Washington evacuated its embassy staff yesterday, with Secretary of State John Kerry warning the mission had faced a "real risk" from fierce fighting between armed groups for control of Tripoli's airport.
Another 38 people, mostly soldiers, were killed in 24 hours of fighting between the army and Islamists in the eastern city of Benghazi, military and medical officials said today, a further sign of the chaos plaguing the North African nation.
The attackers are battling to flush out fellow former rebels from the hill town of Zintan, southwest of Tripoli, who have controlled the airport for the past three years.
The health ministry said today that the violence had killed 97 people, a toll based on casualty reports from eight public hospitals in the city and its suburbs.
More than 400 people were wounded.
Egypt's foreign ministry said a rocket hit a house in Tripoli yesterday, killing 23 people, including several Egyptians.
"There are 23 people dead after a Grad rocket fell on a house in Tripoli. Some of them are Egyptians, but we don't know how many," ministry spokesman Badr Abdelatty told AFP.
Cairo called on "all Egyptian nationals in Tripoli and Benghazi to immediately leave and save themselves from this chaotic internal fighting".
The foreign ministry statement said they should seek "safer areas in Libya or head to the Libya-Tunisia border".

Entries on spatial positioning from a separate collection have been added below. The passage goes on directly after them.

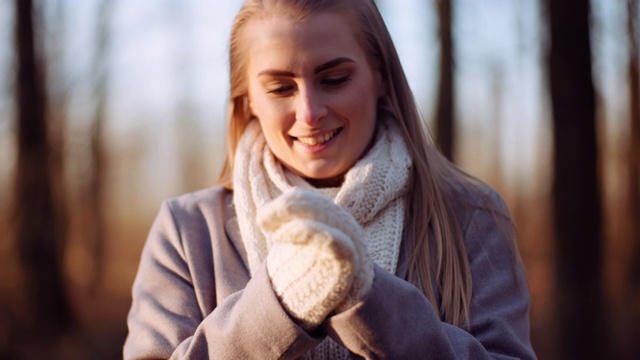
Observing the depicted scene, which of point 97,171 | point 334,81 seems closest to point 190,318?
point 334,81

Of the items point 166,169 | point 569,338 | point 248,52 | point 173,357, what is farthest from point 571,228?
point 166,169

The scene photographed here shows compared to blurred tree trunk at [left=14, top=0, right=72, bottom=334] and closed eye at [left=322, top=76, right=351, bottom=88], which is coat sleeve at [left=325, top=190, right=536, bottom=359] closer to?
closed eye at [left=322, top=76, right=351, bottom=88]

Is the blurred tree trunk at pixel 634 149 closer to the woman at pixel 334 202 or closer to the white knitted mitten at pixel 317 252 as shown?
the woman at pixel 334 202

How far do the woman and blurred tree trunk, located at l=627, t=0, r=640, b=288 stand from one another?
8.42m

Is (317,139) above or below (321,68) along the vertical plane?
below

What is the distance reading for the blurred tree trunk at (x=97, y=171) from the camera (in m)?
11.6

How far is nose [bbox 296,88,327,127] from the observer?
2.10m

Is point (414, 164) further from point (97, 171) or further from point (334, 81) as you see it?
point (97, 171)

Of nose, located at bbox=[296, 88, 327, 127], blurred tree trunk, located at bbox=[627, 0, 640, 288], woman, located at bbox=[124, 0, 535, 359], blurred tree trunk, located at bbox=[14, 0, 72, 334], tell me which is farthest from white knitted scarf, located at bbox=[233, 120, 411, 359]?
blurred tree trunk, located at bbox=[627, 0, 640, 288]

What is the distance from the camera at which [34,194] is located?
6.63 metres

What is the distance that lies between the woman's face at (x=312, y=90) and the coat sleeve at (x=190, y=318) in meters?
0.45

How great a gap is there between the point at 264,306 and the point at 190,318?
20.6 inches

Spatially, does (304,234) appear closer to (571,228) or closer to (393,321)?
(393,321)

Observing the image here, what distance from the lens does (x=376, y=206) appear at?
221cm
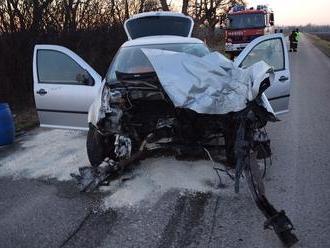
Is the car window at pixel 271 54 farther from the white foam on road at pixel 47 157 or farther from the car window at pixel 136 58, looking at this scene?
the white foam on road at pixel 47 157

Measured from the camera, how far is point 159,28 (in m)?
9.59

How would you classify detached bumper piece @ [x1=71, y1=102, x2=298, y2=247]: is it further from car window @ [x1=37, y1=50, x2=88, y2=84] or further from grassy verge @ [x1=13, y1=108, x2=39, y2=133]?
grassy verge @ [x1=13, y1=108, x2=39, y2=133]

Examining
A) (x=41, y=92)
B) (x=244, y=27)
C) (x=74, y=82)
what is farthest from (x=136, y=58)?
(x=244, y=27)

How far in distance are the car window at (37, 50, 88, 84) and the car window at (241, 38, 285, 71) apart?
2.49 meters

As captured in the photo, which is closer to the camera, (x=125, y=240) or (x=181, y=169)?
(x=125, y=240)

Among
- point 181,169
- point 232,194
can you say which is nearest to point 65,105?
point 181,169

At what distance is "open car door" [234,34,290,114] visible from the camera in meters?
6.84

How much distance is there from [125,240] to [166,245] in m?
0.37

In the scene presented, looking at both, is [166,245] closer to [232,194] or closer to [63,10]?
[232,194]

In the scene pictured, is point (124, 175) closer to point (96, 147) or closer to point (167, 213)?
point (96, 147)

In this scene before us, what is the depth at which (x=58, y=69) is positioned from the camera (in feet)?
23.5

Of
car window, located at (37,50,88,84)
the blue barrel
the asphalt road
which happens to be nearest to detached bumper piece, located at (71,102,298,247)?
the asphalt road

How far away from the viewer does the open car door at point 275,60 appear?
22.5ft

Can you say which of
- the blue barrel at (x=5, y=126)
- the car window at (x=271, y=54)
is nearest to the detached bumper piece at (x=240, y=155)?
the car window at (x=271, y=54)
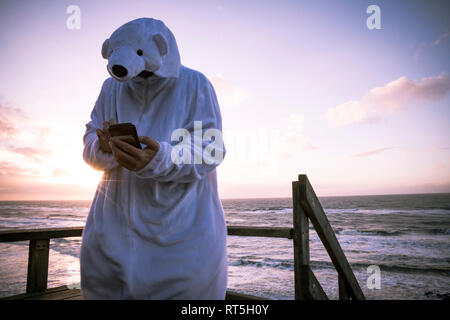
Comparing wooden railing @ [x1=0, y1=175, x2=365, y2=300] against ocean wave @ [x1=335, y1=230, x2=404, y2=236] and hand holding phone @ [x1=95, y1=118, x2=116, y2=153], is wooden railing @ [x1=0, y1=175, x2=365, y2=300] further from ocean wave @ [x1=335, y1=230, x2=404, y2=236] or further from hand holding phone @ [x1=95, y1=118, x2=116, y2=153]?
ocean wave @ [x1=335, y1=230, x2=404, y2=236]

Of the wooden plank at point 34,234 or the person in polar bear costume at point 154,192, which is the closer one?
the person in polar bear costume at point 154,192

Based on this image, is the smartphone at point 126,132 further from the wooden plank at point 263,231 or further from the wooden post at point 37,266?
the wooden post at point 37,266

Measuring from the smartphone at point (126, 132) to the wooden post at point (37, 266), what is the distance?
7.58 ft

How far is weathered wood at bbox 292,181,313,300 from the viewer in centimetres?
205

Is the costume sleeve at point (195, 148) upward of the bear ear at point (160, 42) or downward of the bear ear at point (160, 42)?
downward

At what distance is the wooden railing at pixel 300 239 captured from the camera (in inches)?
80.8

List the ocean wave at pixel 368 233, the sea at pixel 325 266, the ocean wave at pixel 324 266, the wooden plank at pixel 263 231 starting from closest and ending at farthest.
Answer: the wooden plank at pixel 263 231 → the sea at pixel 325 266 → the ocean wave at pixel 324 266 → the ocean wave at pixel 368 233

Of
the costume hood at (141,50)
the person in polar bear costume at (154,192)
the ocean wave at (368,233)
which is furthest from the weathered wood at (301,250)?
the ocean wave at (368,233)

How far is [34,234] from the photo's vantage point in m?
2.35

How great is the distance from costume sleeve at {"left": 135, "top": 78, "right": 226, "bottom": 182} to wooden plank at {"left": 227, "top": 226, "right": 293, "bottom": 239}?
1.58 meters

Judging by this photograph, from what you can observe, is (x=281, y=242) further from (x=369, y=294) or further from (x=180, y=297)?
(x=180, y=297)

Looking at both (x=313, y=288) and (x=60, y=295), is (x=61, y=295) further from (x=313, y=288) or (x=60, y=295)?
(x=313, y=288)

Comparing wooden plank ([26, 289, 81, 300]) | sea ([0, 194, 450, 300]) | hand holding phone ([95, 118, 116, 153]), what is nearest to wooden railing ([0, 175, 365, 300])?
wooden plank ([26, 289, 81, 300])
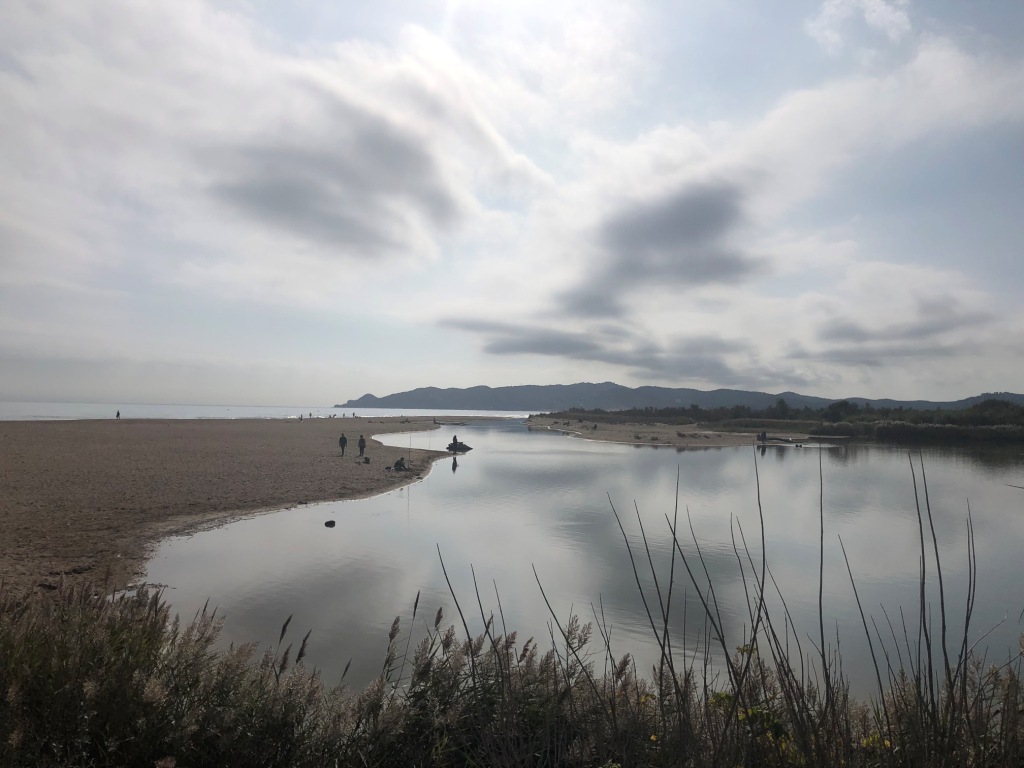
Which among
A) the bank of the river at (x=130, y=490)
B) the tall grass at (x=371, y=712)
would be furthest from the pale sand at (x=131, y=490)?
Result: the tall grass at (x=371, y=712)

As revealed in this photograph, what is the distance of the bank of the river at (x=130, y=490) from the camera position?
10.9 m

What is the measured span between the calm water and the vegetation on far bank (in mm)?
38680

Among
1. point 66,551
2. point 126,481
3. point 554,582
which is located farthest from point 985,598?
point 126,481

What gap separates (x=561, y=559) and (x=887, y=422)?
66.5 meters

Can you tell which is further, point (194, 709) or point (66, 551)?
point (66, 551)

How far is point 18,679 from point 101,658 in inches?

Also today, a British embassy convoy was fired on in a suspected attempted carjacking in western Tripoli. There were no casualties, a spokesman for London's mission in Libya said.
"Shots were fired at our vehicles but they managed to drive on and leave the area," Bob Phillipson said.
The violence prompted Berlin and London to join Washington in urging their citizens to leave the country as soon as possible, after the US pulled out its diplomatic staff under air cover yesterday.